Test-Icicles - 'For Screening Purposes Only'It's a long shot, certainly, but perhaps, in generations to come, 2005 will be known as some sort of year zero. A musical watershed, in which the outdated concepts of melody, structure and lyrical coherence ceased to contain any degree of relevance.

East London's Test Icicles would like to think so. Whether anyone else does is open to question.

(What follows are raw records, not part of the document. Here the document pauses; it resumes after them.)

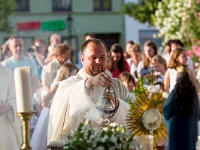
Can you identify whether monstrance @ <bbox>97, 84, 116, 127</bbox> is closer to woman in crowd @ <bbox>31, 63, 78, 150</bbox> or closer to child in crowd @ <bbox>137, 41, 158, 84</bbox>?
woman in crowd @ <bbox>31, 63, 78, 150</bbox>

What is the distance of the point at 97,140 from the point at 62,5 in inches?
1354

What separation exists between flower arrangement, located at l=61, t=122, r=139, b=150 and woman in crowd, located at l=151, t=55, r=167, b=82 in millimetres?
7144

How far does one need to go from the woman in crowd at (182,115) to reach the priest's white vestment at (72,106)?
404 millimetres

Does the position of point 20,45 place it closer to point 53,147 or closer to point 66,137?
point 53,147

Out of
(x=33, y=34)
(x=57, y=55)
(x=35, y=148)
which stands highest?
(x=33, y=34)

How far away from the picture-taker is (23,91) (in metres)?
4.61

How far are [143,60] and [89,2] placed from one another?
26.5 meters

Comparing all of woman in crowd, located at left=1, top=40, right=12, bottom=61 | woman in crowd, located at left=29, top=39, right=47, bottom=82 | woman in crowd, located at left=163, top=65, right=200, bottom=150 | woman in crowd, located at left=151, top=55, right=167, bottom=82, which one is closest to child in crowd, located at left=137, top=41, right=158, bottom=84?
woman in crowd, located at left=151, top=55, right=167, bottom=82

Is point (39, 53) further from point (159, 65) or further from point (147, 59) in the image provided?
point (159, 65)

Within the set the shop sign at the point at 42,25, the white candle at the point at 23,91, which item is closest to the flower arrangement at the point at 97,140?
the white candle at the point at 23,91

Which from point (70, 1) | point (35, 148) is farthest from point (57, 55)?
point (70, 1)

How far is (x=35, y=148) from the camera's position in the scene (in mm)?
9453

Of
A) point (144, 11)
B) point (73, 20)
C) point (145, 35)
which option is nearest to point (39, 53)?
point (144, 11)

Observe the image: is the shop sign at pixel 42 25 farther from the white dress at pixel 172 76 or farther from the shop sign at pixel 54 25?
the white dress at pixel 172 76
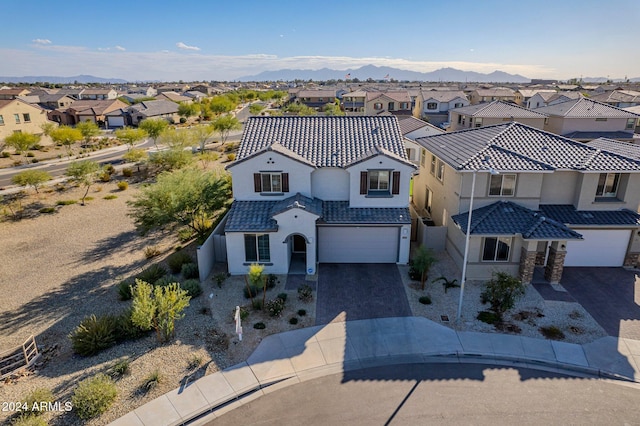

They are hindered by a moniker that seems to follow Principal Skinner from 'The Simpsons' justification in branding Homer's barbershop quartet 'The B-Sharps' - 'what we need is a name that's witty at first, but that seems less funny each time you hear it!'.

Big on strange noises, short on tunes, 'For Screening Purposes' is a squarkingly atonal, collision of Bloc Party and Sonic Youth stumbling over At The Drive-In. At their most accessible ('Circle, Square, Triangle'), they sound like Kele Okereke drunkenly attempting karaoke versions of Le Tigre. At the less user-friendly end of the spectrum - see 'Catch It!' - they might most charitably be described as 'challenging'. That is, if 'challenging' applies to the sound of System Of A Down attempting to play Muse's 'Absolution' LP with an enhanced death metal 'twist' after undergoing a particularly heavy session of 'Clockwork Orange'-style, mind-bending psychotherapy. Yep... *challenging.*

So are Test Icicles fearless Captain Beefheart-style pioneers, valiantly disassembling musical barriers on behalf of an oblivious, complacent public? Or witless practitioners of hopelessly indulgent dross: the aural equivalent of that exhibit in the Tate Modern that so excites the art school crowd but to the 'untrained' eye merely looks like a great big pile of empty cardboard boxes? There'll be no shortage of differences of opinion on this one.